צִיצִת, comes from the root צִיץ, which means “blossom.” Tzitzit could literally be translated as “blossoms.” Tzitzit are a remembrance of his commands, his commands are the blossoms, or potential fruit in our lives. Fruit, like the Tzitzit, is an identifier. Recall the words of Messiah Yeshua, “A tree is known by its fruit,” and, “Beware of the false prophets, who come to you in sheep’s clothing, but inwardly they are savage wolves. By their fruits you shall know them. Are grapes gathered from thornbushes or figs from thistles? So every good tree yields good fruit, but a rotten tree yields wicked fruit. A good tree is unable to yield wicked fruit, and a rotten tree to yield good fruit. Every tree that does not bear good fruit is cut down and thrown into the fire. So then, by their fruits you shall know them.” By the fruit, we will know the false prophet; however, we will also know God’s people by their fruit.
For the children of Israel, the twelve (12) spies were their first interaction with the Promised Land. Rather than walking in the victory that the Lord had promised, ten (10) of the spies caused an entire generation to be lost, save two. For many people today, as we live and work in our daily lives, we are often the first contact that people have with the Kingdom of God. What do they see or experience with us? Do they taste and see that the Lord is good, by sampling the fruit of the Spirit in our lives (Gal. 5:22-23)? Or have we replaced the fruit of the Spirit with fear from the flesh?

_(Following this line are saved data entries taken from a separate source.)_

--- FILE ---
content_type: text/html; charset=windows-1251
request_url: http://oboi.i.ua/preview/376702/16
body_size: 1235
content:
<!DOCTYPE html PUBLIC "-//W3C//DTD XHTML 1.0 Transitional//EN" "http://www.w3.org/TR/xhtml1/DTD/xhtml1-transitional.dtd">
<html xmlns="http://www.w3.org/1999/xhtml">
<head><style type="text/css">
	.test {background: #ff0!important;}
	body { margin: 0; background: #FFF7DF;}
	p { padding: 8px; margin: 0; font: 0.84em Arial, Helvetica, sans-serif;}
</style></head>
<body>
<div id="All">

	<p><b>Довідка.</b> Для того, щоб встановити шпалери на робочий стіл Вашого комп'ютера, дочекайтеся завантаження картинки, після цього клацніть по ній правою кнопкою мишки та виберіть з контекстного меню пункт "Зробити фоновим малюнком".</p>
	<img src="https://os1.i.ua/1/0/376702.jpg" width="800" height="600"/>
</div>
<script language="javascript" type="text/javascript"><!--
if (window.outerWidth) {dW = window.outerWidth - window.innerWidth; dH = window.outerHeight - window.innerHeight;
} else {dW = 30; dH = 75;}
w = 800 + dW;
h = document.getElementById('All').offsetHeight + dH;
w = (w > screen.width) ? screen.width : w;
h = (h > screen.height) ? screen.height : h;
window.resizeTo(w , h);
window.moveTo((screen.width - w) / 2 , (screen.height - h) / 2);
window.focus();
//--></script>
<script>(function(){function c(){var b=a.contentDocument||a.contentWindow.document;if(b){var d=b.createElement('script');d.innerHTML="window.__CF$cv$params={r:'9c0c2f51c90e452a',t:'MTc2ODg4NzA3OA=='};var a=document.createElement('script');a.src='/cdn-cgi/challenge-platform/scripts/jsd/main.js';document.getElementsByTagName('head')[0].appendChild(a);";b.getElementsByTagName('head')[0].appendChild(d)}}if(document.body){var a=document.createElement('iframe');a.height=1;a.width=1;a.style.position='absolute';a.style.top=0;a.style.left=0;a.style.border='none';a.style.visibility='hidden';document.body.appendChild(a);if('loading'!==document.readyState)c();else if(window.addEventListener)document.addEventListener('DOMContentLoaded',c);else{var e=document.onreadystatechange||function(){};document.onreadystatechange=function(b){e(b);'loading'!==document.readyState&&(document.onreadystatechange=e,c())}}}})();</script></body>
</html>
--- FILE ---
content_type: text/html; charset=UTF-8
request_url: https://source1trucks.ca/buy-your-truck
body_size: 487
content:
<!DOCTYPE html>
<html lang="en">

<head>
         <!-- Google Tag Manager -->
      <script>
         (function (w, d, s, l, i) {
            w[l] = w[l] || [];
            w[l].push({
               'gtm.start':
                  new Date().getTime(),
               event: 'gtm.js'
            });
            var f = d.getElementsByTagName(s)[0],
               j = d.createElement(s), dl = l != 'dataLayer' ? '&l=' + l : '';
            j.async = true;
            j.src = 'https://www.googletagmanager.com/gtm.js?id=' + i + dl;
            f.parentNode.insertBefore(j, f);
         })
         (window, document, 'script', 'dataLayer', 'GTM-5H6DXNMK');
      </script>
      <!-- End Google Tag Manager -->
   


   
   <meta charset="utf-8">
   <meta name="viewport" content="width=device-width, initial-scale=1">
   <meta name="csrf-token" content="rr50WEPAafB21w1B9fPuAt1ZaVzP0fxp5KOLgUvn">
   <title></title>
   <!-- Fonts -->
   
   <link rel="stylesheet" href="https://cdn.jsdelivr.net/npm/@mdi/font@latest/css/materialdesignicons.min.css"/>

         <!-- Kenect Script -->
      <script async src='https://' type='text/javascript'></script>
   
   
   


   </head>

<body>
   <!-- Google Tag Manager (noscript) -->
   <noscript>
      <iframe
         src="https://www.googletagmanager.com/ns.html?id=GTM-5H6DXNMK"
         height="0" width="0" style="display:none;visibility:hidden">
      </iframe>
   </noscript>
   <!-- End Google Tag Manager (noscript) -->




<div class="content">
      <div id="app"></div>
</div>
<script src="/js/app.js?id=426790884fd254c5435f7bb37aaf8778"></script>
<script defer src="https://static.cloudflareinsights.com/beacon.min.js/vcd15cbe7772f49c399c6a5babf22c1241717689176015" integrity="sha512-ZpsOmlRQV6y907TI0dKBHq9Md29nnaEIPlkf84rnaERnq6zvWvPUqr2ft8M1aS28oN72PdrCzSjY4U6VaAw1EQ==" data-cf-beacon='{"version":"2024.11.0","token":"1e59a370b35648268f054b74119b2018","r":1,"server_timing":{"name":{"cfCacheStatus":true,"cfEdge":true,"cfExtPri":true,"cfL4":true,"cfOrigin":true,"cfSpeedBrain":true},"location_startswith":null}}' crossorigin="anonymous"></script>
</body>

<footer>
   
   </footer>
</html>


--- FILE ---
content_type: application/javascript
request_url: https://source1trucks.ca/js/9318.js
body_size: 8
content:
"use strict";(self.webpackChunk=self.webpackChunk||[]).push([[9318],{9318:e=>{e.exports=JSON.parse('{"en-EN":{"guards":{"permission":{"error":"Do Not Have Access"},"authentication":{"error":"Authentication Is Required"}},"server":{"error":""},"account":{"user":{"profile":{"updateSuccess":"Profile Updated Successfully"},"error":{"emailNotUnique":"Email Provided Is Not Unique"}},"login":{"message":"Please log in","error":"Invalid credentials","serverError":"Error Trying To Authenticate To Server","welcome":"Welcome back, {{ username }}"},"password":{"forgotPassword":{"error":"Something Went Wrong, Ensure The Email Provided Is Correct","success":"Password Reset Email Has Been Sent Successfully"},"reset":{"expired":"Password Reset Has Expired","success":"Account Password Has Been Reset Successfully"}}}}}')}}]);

The fruit of the land of Israel was symbolic of the promise of God, of what he could do and would continue to do. The wearing of Tzitzit was, for the people of God, the visual reminder of that promise. Today, however, the blossoms of the Tzitzit, and the fullness of their meaning, has settled inside of the follower of Messiah – not a replacement of, but rather, a maturing of concept. The fruit of the Spirit is the evidence of the Lord’s faithfulness to renew, restore, forgive, lift up, and cleanse; really, anything to do with the renewal experience in Messiah.
Still what is the fruit for? In one sense it is for the tree – bringing forth new life; but in another sense, it is not for the tree at all, rather, for others who will benefit from it. What do people taste of God’s Kingdom when they are with you? The fruit of promise and victory, or the fruit of fear and despair?
How do we change this, or increase our fruit? Psalm 1:3, “For he shall be as a tree planted by the rivers of water, that yields its fruit in its season, and whose leaf does not wither, and whatever he does prospers.” This is the fruit, the result of mediating on God’s Word, day and night.
As Old Testament scholar Derek Kidner explains, “The tree is no mere channel, piping water unchanged from one place to another, but a living organism which absorbs it, to produce in due course something new and delightful, proper to its kind and to is time.”
Let the blossoms of the Lord’s commands mature into blessed fruit for the Kingdom of God as you walk by faith and not by sight.